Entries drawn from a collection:
--- start ---
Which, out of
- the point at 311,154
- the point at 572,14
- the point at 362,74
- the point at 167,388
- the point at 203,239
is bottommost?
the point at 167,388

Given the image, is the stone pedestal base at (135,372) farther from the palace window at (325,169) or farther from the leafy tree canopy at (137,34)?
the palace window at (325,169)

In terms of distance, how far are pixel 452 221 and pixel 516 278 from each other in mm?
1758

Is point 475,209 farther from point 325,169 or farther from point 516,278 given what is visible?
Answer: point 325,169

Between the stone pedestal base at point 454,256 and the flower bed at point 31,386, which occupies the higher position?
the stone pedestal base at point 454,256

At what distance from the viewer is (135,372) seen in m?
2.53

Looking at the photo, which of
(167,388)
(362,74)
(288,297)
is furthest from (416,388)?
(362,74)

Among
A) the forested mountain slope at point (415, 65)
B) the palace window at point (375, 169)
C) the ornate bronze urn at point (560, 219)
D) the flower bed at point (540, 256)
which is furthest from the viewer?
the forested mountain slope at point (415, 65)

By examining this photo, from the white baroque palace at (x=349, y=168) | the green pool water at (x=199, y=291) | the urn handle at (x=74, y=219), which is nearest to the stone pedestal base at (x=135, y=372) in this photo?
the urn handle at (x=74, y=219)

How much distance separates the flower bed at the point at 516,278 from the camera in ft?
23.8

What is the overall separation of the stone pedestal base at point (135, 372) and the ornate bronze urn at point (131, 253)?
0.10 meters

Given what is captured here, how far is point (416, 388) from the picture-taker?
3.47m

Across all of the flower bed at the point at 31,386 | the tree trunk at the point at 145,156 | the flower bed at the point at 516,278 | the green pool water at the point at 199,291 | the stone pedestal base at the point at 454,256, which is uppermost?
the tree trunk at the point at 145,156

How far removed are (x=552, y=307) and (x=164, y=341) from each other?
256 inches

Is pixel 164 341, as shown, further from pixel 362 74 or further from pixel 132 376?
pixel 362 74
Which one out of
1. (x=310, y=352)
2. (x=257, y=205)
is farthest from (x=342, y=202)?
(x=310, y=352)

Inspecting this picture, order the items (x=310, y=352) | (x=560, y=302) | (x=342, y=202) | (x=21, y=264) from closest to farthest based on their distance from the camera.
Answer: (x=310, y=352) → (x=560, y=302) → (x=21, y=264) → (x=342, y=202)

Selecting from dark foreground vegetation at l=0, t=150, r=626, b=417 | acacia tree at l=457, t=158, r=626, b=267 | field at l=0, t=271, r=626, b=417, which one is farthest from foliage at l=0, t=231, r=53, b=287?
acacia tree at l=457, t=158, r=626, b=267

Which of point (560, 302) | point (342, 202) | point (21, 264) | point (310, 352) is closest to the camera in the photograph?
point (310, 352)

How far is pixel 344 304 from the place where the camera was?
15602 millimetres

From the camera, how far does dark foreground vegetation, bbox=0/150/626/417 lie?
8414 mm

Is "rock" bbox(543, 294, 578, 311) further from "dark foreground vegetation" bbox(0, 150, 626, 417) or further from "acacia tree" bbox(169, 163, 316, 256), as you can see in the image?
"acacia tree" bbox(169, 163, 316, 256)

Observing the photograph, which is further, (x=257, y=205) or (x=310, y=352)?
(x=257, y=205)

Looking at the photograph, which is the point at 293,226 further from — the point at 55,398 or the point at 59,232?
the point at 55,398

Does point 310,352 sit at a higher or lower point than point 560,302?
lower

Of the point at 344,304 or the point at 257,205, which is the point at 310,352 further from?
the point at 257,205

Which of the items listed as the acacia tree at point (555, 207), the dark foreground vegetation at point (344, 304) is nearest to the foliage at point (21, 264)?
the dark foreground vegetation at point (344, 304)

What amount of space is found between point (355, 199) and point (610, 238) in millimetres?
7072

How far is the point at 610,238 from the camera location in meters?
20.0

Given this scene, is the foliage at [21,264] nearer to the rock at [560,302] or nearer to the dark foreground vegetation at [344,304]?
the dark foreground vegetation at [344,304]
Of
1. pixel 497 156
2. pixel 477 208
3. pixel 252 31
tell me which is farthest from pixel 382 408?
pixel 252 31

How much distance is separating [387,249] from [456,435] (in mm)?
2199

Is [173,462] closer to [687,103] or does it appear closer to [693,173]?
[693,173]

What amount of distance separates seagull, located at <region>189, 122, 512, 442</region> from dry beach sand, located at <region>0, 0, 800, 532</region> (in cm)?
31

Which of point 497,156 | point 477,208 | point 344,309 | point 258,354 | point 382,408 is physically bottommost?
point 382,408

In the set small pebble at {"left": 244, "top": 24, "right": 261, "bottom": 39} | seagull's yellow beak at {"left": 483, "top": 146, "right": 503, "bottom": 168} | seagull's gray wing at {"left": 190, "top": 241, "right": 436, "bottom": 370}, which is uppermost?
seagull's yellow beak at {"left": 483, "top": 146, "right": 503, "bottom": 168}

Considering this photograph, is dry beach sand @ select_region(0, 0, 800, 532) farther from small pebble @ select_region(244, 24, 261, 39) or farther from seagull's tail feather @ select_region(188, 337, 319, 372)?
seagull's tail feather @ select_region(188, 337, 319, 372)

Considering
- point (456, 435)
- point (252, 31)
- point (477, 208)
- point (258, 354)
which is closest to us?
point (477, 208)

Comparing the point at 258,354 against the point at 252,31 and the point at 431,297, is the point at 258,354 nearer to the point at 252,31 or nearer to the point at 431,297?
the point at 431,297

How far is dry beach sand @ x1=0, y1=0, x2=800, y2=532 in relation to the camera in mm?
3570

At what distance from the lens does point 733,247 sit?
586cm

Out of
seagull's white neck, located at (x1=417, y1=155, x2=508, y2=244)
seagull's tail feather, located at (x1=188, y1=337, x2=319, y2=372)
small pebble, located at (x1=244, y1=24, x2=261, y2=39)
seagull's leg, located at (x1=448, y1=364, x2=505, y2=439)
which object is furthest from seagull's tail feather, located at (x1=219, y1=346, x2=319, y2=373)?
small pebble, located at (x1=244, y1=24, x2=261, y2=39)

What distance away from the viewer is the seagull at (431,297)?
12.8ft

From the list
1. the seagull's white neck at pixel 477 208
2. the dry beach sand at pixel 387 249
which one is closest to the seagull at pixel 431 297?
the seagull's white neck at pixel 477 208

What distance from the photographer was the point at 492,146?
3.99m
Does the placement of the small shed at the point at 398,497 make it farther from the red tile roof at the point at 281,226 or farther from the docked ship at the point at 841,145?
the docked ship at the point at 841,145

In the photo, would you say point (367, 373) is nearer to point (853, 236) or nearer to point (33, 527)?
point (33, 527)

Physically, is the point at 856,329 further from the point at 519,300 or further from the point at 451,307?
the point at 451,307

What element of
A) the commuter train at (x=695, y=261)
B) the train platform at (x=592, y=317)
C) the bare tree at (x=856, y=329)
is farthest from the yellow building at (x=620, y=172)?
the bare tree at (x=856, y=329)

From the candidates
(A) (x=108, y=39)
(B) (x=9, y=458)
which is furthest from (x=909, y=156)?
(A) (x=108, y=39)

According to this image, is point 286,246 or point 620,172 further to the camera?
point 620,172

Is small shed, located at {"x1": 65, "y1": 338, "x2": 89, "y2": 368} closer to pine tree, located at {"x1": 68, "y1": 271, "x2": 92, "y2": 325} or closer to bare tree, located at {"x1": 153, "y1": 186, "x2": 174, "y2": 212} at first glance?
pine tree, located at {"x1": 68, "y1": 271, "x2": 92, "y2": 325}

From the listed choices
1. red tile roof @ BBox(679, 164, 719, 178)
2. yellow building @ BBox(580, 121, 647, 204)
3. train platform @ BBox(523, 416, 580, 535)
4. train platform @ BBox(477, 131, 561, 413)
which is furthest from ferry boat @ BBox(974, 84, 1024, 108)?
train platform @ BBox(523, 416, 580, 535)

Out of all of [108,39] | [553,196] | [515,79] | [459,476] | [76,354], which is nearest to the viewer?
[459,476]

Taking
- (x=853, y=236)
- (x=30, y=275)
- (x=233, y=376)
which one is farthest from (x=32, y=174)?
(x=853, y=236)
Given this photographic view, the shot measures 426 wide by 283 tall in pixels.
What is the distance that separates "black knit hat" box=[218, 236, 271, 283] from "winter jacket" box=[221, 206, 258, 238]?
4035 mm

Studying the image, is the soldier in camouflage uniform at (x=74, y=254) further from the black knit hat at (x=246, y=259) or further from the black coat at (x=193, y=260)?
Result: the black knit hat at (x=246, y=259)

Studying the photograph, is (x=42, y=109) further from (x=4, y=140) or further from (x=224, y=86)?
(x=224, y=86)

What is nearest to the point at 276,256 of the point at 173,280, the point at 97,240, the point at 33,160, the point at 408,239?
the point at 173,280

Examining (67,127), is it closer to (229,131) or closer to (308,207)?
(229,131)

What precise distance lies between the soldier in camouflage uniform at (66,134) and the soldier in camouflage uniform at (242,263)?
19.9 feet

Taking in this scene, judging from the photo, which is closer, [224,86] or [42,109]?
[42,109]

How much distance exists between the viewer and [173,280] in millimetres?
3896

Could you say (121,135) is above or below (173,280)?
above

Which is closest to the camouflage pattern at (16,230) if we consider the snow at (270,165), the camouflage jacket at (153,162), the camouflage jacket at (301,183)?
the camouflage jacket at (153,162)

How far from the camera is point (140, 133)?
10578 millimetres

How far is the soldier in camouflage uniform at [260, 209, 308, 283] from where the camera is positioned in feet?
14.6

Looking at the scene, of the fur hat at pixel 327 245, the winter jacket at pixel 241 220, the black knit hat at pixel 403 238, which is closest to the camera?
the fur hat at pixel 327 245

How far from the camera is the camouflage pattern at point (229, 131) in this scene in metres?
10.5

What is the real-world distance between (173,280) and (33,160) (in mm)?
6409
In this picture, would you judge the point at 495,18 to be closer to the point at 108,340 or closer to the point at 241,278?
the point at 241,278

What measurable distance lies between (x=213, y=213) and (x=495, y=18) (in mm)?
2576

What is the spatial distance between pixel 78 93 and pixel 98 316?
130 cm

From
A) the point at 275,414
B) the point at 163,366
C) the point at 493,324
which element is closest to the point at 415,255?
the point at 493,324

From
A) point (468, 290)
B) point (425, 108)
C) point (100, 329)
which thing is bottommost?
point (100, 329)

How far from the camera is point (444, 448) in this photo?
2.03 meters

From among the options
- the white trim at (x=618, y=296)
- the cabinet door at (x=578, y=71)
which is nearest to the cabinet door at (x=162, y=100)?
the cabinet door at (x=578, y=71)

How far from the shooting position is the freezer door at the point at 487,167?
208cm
--- end ---
[Problem details]: Return, without alteration, everything in the listing from the line containing "How far from the camera is point (444, 448)" down to its final line, both ends included.

[Finished answer]:
How far from the camera is point (444, 448) in this photo?
2.03 meters

From among the options
- the white trim at (x=618, y=296)
- the cabinet door at (x=578, y=71)
which is nearest to the cabinet door at (x=162, y=100)?
the cabinet door at (x=578, y=71)

How far from the shooting position is the freezer door at the point at 487,167?
208cm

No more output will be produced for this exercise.